Stated problem — Only the pictures are omitted; repeat all other data exactly.
# # #
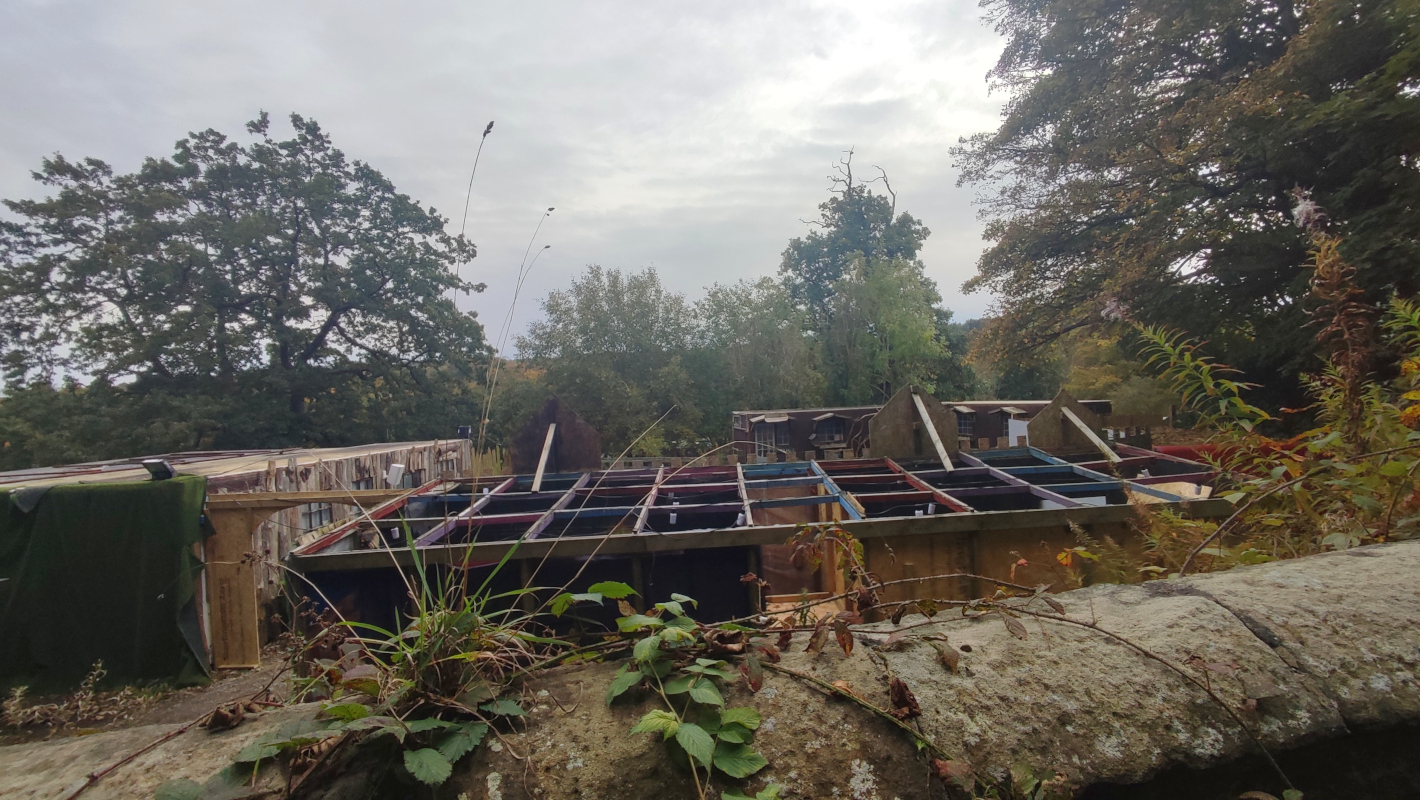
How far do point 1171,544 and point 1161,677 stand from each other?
176 cm

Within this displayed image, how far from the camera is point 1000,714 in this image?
3.65 ft

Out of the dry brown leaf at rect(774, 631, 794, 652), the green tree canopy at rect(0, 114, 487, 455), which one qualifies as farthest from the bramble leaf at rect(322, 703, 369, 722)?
the green tree canopy at rect(0, 114, 487, 455)

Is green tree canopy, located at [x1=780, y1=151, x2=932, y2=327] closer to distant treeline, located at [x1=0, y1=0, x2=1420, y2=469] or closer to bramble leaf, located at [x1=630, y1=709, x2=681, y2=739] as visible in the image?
distant treeline, located at [x1=0, y1=0, x2=1420, y2=469]

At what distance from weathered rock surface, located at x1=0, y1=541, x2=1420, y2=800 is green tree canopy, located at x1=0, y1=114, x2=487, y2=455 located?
69.2ft

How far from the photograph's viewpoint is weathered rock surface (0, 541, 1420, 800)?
1.03 meters

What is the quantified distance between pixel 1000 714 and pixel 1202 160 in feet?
51.9

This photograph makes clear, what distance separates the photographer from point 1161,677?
1175 millimetres

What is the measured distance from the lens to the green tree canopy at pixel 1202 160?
10.2 metres

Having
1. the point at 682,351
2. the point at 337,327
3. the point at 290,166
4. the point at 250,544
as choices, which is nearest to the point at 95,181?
the point at 290,166

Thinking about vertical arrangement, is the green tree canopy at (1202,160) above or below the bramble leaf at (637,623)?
above

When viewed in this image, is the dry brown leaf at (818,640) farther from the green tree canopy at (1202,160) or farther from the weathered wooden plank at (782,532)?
the green tree canopy at (1202,160)

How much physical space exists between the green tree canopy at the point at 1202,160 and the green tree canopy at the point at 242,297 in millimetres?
17082

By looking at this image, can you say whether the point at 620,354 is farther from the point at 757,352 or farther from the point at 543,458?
the point at 543,458

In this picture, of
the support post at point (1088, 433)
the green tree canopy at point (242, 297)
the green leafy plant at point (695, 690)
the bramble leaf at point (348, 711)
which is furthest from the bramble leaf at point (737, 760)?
the green tree canopy at point (242, 297)
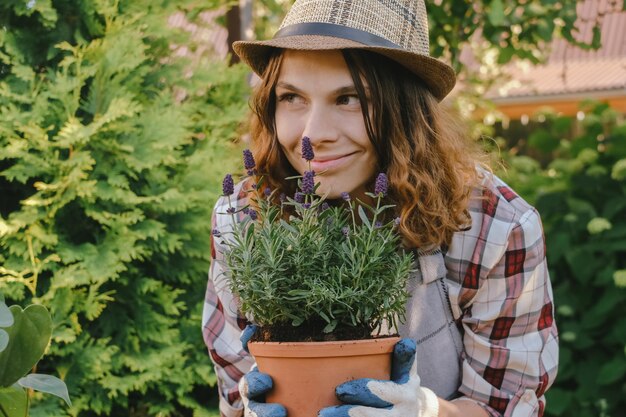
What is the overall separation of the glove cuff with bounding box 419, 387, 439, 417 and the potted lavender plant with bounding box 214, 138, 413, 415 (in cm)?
14

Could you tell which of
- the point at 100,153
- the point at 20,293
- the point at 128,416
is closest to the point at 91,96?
the point at 100,153

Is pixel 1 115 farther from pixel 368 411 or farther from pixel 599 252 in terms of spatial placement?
pixel 599 252

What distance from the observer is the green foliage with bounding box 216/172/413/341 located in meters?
1.46

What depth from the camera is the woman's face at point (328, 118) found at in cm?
178

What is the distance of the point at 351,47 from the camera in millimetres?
1693

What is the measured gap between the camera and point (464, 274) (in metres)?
1.95

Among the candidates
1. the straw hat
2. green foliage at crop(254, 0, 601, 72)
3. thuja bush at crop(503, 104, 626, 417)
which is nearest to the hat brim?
the straw hat

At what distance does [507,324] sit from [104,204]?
3.83ft

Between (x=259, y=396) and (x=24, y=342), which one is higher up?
(x=24, y=342)

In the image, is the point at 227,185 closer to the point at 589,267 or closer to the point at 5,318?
the point at 5,318

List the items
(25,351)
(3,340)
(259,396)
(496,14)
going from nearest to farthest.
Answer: (3,340) → (25,351) → (259,396) → (496,14)

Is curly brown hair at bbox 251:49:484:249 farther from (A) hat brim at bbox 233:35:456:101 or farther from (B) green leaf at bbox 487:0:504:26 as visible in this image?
(B) green leaf at bbox 487:0:504:26

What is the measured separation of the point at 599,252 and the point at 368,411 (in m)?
2.55

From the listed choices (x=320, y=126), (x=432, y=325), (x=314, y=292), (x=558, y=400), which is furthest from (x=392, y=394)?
(x=558, y=400)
# # #
Output for this task —
How far do point 1171,544 and point 1161,677 stand from each other?
176 cm

Within this displayed image, how far from the camera is point 1000,714 in this image?
3.65 ft

Out of the dry brown leaf at rect(774, 631, 794, 652), the green tree canopy at rect(0, 114, 487, 455), which one qualifies as farthest from the bramble leaf at rect(322, 703, 369, 722)?
the green tree canopy at rect(0, 114, 487, 455)

Is green tree canopy, located at [x1=780, y1=151, x2=932, y2=327] closer to distant treeline, located at [x1=0, y1=0, x2=1420, y2=469] or closer to bramble leaf, located at [x1=630, y1=709, x2=681, y2=739] as visible in the image?
distant treeline, located at [x1=0, y1=0, x2=1420, y2=469]

At what distance from weathered rock surface, located at x1=0, y1=541, x2=1420, y2=800 is green tree canopy, located at x1=0, y1=114, x2=487, y2=455 located?
69.2ft

How far from the photograph's viewpoint is weathered rock surface (0, 541, 1420, 800)?
1.03 meters

What is the quantified distance between pixel 1000 714 and pixel 1202 160 in feet?
51.9

This photograph makes clear, what distance separates the photographer from point 1161,677?
1175 millimetres

What is the measured distance from the lens to the green tree canopy at pixel 1202 160?
10.2 metres

Having
1. the point at 682,351
2. the point at 337,327
3. the point at 290,166
4. the point at 250,544
as choices, which is nearest to the point at 95,181?
the point at 290,166

Thinking about vertical arrangement, is the green tree canopy at (1202,160) above or below the bramble leaf at (637,623)?
above

When viewed in this image, is the dry brown leaf at (818,640) farther from the green tree canopy at (1202,160) or farther from the weathered wooden plank at (782,532)?
the green tree canopy at (1202,160)

How much physical space exists between the green tree canopy at the point at 1202,160 and the green tree canopy at the point at 242,297 in millimetres?
17082

By looking at this image, can you say whether the point at 620,354 is farther from the point at 757,352 or farther from the point at 543,458?
the point at 543,458

In this picture, of
the support post at point (1088, 433)
the green tree canopy at point (242, 297)
the green leafy plant at point (695, 690)
the bramble leaf at point (348, 711)
which is furthest from the bramble leaf at point (737, 760)?
the green tree canopy at point (242, 297)
What is the overall separation of the glove cuff with bounding box 419, 387, 439, 417 and the potted lavender plant with bounding box 214, 138, 413, 415 (in cm)?
14

Could you tell which of
- the point at 100,153
- the point at 20,293
- the point at 128,416
is closest to the point at 91,96?
the point at 100,153

Is pixel 1 115 farther from pixel 368 411 or farther from pixel 599 252 in terms of spatial placement?
pixel 599 252

What distance from the observer is the green foliage with bounding box 216/172/413/341 located in meters?
1.46

What depth from the camera is the woman's face at point (328, 118) found at in cm?
178

What is the distance of the point at 351,47 from the camera in millimetres?
1693

What is the measured gap between the camera and point (464, 274) (in metres)?
1.95

Among the candidates
1. the straw hat
2. green foliage at crop(254, 0, 601, 72)
3. thuja bush at crop(503, 104, 626, 417)
which is nearest to the hat brim?
the straw hat

At what distance does [507,324] sit from [104,204]?
3.83ft

Between (x=259, y=396) and (x=24, y=342), which one is higher up?
(x=24, y=342)

In the image, is the point at 227,185 closer to the point at 589,267 or closer to the point at 5,318?
the point at 5,318

List the items
(25,351)
(3,340)
(259,396)
(496,14)
going from nearest to farthest.
Answer: (3,340) → (25,351) → (259,396) → (496,14)

Is curly brown hair at bbox 251:49:484:249 farther from (A) hat brim at bbox 233:35:456:101 or farther from (B) green leaf at bbox 487:0:504:26 as visible in this image?
(B) green leaf at bbox 487:0:504:26

What is the measured separation of the point at 599,252 and the point at 368,411 (in m)?
2.55

From the listed choices (x=320, y=126), (x=432, y=325), (x=314, y=292), (x=558, y=400), which is furthest from (x=392, y=394)?
(x=558, y=400)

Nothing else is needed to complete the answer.